> _PAGE_
____________
Re: [PATCH] mm, mempolicy: fix up gup usage in lookup_node

From: Michal Hocko
Date: Tue Apr 21 2020 - 10:46:10 EST


On Tue 21-04-20 09:29:16, Peter Xu wrote:
> On Tue, Apr 21, 2020 at 09:10:26AM +0200, Michal Hocko wrote:
> > From: Michal Hocko <mhocko@xxxxxxxx>
> >
> > ba841078cd05 ("mm/mempolicy: Allow lookup_node() to handle fatal signal") has
> > added a special casing for 0 return value because that was a possible
> > gup return value when interrupted by fatal signal. This has been fixed
> > by ae46d2aa6a7f ("mm/gup: Let __get_user_pages_locked() return -EINTR
> > for fatal signal") in the mean time so ba841078cd05 can be reverted.
> >
> > This patch however doesn't go all the way to revert it because the check
> > for 0 is wrong and confusing here. Firstly it is inherently unsafe to
> > access the page when get_user_pages_locked returns 0 (aka no page
> > returned).
> > Fortunatelly this will not happen because get_user_pages_locked will not
> > return 0 when nr_pages > 0 unless FOLL_NOWAIT is specified which is not
> > the case here. Document this potential error code in gup code while we
> > are at it.
____________
Carry on writing the mailing list reply about the lookup_node gup patch from the point where it stops. The records are separate material with no connection to the mailing list reply above.

Visual spatial reasoning items:
____________
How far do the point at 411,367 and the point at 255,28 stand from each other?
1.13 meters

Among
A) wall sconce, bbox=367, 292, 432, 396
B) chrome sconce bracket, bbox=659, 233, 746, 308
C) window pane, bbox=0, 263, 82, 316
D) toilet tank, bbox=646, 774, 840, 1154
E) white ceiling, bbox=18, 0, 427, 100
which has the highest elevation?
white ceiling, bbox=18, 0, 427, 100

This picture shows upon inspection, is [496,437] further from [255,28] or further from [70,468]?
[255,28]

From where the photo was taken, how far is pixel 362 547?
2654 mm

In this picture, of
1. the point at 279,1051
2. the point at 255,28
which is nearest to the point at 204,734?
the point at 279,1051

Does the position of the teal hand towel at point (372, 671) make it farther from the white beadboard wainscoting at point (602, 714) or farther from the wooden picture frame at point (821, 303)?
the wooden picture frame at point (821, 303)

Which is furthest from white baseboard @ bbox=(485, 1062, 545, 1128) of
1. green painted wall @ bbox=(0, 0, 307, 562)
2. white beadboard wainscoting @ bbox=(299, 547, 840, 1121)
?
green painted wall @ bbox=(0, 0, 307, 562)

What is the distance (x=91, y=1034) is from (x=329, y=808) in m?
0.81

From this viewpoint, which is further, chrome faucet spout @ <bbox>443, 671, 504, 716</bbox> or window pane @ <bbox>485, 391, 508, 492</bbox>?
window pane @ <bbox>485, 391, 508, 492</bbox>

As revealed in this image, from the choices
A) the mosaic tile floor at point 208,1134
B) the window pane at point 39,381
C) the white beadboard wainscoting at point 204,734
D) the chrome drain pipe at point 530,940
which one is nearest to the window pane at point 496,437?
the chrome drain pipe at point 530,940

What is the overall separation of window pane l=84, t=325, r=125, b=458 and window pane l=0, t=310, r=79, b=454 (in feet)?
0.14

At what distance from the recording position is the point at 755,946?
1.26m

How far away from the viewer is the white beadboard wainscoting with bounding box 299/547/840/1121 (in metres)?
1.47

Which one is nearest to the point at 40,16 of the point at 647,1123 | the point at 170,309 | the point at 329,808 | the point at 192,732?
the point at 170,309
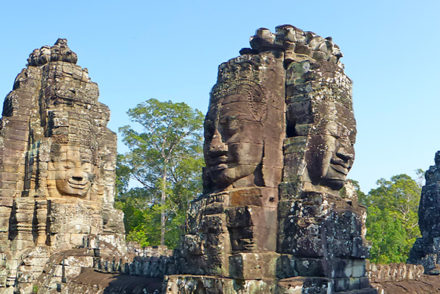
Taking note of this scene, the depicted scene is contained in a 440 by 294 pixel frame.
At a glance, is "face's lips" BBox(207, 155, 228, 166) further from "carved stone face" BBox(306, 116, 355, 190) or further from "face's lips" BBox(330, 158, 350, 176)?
"face's lips" BBox(330, 158, 350, 176)

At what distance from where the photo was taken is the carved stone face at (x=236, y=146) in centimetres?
609

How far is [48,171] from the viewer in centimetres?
1156

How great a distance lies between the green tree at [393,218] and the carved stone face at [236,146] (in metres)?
18.2

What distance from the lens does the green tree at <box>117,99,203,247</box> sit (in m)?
28.1

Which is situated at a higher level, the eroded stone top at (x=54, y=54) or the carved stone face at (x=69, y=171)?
the eroded stone top at (x=54, y=54)

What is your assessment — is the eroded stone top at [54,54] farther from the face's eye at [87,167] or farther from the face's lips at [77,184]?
the face's lips at [77,184]

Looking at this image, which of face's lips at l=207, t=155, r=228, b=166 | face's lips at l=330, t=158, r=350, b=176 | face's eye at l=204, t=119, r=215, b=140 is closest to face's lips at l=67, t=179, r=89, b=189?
face's eye at l=204, t=119, r=215, b=140

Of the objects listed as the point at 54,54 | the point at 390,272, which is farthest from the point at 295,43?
the point at 54,54

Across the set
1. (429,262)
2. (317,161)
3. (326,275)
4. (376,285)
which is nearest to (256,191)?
(317,161)

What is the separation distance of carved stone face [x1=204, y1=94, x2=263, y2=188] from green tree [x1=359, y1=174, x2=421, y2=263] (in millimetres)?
18165

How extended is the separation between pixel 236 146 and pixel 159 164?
2324 centimetres

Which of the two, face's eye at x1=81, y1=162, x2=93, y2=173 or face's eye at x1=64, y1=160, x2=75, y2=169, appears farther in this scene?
face's eye at x1=81, y1=162, x2=93, y2=173

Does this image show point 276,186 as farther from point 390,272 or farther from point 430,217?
point 430,217

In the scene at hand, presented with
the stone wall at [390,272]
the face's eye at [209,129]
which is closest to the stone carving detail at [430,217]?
the stone wall at [390,272]
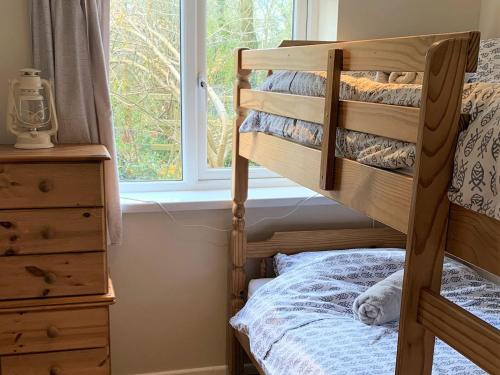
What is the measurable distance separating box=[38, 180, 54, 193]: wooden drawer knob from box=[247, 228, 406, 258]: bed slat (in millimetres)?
892

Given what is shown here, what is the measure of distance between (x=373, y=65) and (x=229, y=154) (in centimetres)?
145

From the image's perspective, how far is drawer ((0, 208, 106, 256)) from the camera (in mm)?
1720

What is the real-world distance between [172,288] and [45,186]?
0.84 m

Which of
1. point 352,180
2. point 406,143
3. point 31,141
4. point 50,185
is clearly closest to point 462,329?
point 406,143

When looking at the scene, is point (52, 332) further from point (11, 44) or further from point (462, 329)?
point (462, 329)

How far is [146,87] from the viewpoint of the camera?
2406 mm

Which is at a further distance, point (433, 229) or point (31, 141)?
point (31, 141)

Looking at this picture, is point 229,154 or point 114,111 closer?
point 114,111

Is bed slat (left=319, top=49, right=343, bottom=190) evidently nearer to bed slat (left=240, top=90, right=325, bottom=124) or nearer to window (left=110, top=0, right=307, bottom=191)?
bed slat (left=240, top=90, right=325, bottom=124)

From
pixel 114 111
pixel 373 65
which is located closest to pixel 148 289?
pixel 114 111

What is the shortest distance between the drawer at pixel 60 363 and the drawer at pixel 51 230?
0.34 metres

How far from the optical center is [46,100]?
201 centimetres

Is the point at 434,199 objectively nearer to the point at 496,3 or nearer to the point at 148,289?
the point at 148,289

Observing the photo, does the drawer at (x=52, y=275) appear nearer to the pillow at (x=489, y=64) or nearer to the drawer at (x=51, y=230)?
the drawer at (x=51, y=230)
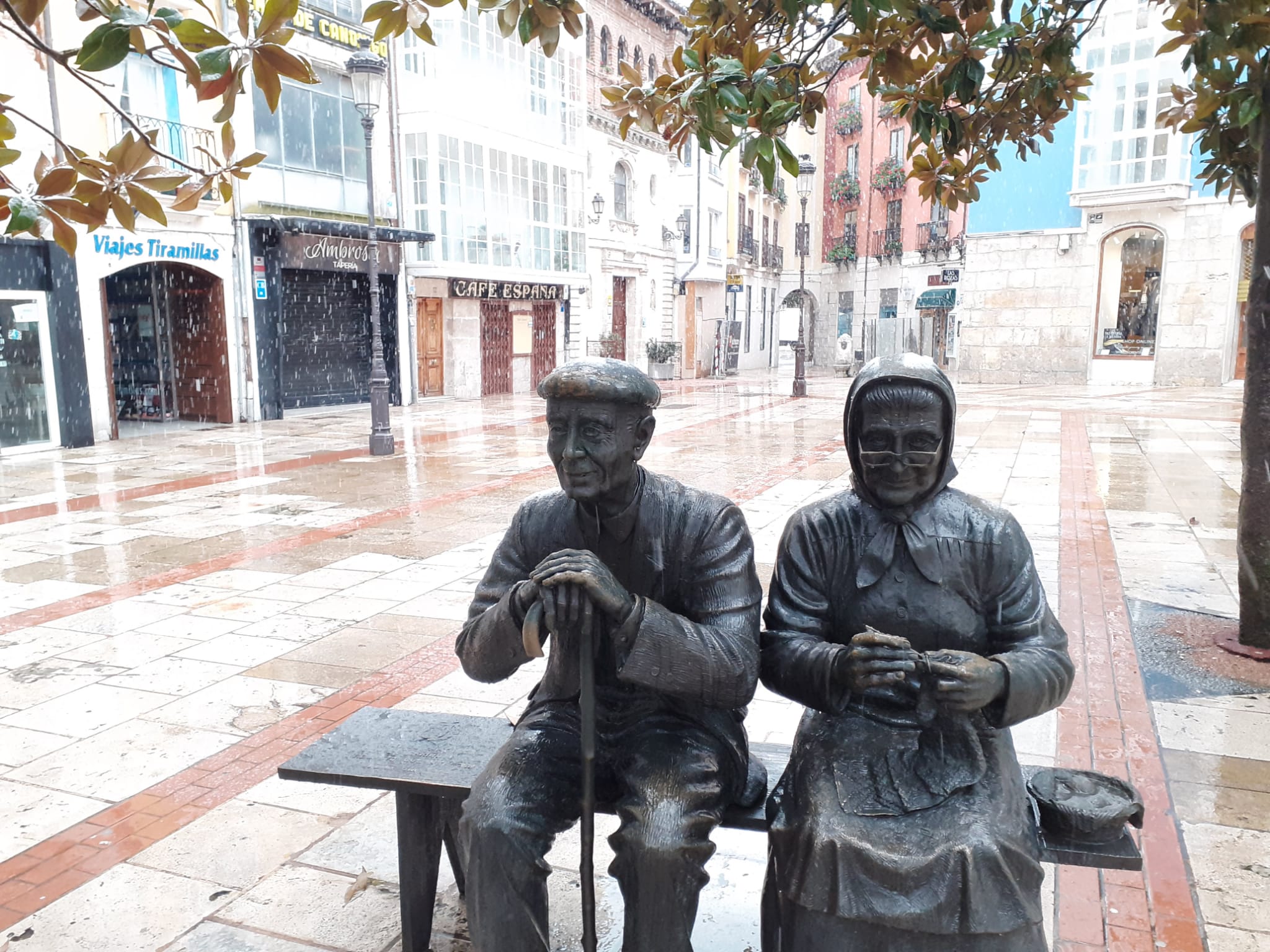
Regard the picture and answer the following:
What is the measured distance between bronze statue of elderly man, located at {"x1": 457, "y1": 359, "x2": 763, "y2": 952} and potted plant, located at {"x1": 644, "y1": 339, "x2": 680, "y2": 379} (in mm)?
27846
____________
> _ANSWER TO THE EXERCISE_
> >
> > Signed-off-by: Michal Hocko <mhocko@xxxxxxxx>
> > ---
> > mm/gup.c | 5 +++++
> > mm/mempolicy.c | 5 +----
> > 2 files changed, 6 insertions(+), 4 deletions(-)
> >
> > diff --git a/mm/gup.c b/mm/gup.c
> > index 50681f0286de..a8575b880baf 100644
> > --- a/mm/gup.c
> > +++ b/mm/gup.c
> > @@ -980,6 +980,7 @@ static int check_vma_flags(struct vm_area_struct *vma, unsigned long gup_flags)
> > * -- If nr_pages is >0, but no pages were pinned, returns -errno.
> > * -- If nr_pages is >0, and some pages were pinned, returns the number of
> > * pages pinned. Again, this may be less than nr_pages.
> > + * -- 0 return value is possible when the fault would need to be retried.
> > *
> > * The caller is responsible for releasing returned @pages, via put_page().
> > *
> > @@ -1247,6 +1248,10 @@ int fixup_user_fault(struct task_struct *tsk, struct mm_struct *mm,
> > }
> > EXPORT_SYMBOL_GPL(fixup_user_fault);
> >
> > +/*
> > + * Please note that this function, unlike __get_user_pages will not
> > + * return 0 for nr_pages > 0 without FOLL_NOWAIT
>
> It's a bit unclear to me on whether "will not return 0" applies to "this
> function" or "__get_user_pages"... Might be easier just to avoid mentioning
> __get_user_pages?

I really wanted to call out __get_user_pages because the semantic of
0 return value is different. If you have a suggestion how to reformulate
this to be more clear then I will incorporate that.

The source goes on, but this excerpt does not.